Two new bicycles on the streets of Poplar as ‘Call the Midwife’ begins filming S13


Renee Bailey and Natalie Quarry in Call the Midwife season 13. Photo: BBC/Neal Street Productions

With a Christmas special and a 13th series on the horizon, Call the Midwife will be adding two new faces as Renee Bailey and Natalie Quarry join the cast as student midwives and roommates, Joyce and Rosalind when the series returns in 2024.

Renee Bailey (Mood, Rebel Cheer Squad, Get Millie Black) plays Joyce Highland, a Trinidadian pupil midwife described as “hardworking, fiercely bright and deeply kind”. But as is often the case with any new arrival at Nonnatus House, Joyce is hiding a secret traumatic past of her own.

Natalie Quarry, (AtlantaDoctors) will star as fellow pupil Rosalind Clifford in Call the Midwife.

Speaking to Radio Times magazine, series creator and writer Heidi Thomas said: “Newcomers Joyce and Rosalind arrive with much to learn. As 1969 unfolds, we’ll see change and challenge rock the world of our beloved nuns, nurses, medics and midwives. Even as man prepares to walk on the Moon, we see them grappling with life’s eternal questions. Who are we?What is love? And where do we belong?

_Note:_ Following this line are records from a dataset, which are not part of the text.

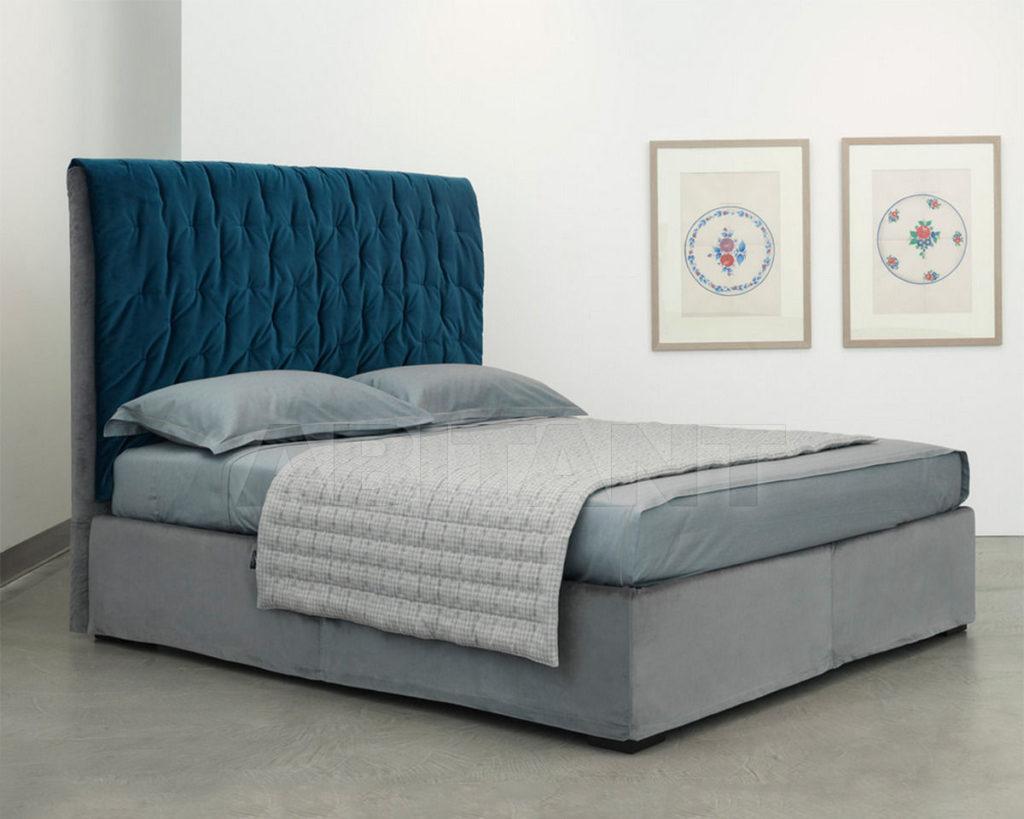 Синий оттенок кровати для дома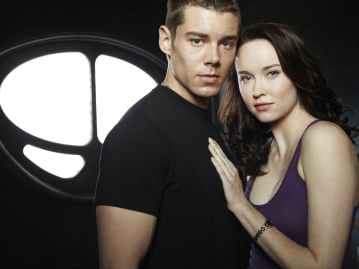 Brian J Smith as Lt. Matthew Scott, Elyse Levesque as Chloe Armstrong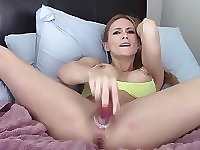Hot fitness MILF plays with pussy after workouts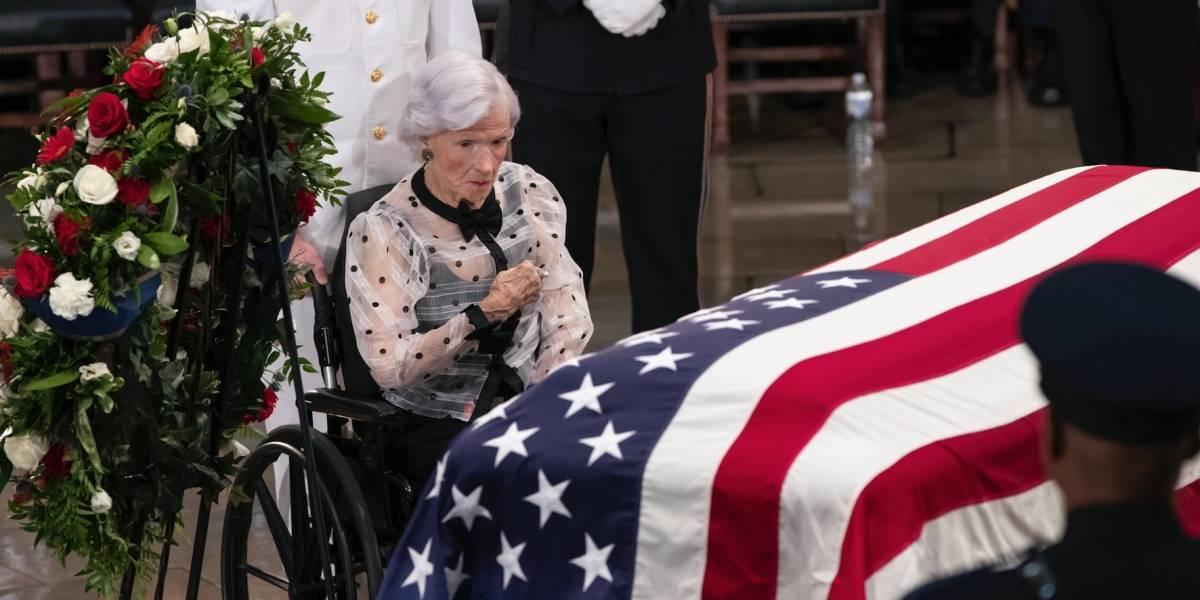 Washington rinde tributo a exsenador John McCain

Sometimes, it’s hard to believe the greatness that is Call the Midwife. Originally based on the memoirs of Jennifer Worth who worked with the Community of St. John the Divine, the period drama series about a group of nurse midwives working in the East End of London in the late 1950s and 1960s began over a decade ago on BBC1 and PBS.

With 12 series and 104 episodes in the books, it shows no signs of slowing the brilliance down any time soon. Producers have never disppointed nor failed to tackle real-life topical subjects and contemporary social, cultural and economic issues of the times, including nationalized healthcare, infertility, teen pregnancy, adoption, the importance of local community, miscarriage and stillbirths, abortion and unwanted pregnancies, birth defects, poverty, common illnesses, epidemic disease, prostitution, incest, religion and faith, racism and prejudice and same-sex attraction.

To think that the actual memoirs of Jenny Worth were exhausted by the middle of series 3, the longevity of Call the Midwife is a tribute to the amazing writing of Heidi Thomas and all those that have crossed the doorstep of Nonnatus House.

Call the Midwife S13 returns to BBC1 in early 2024 and with a Spring 2024 broadcast on PBS.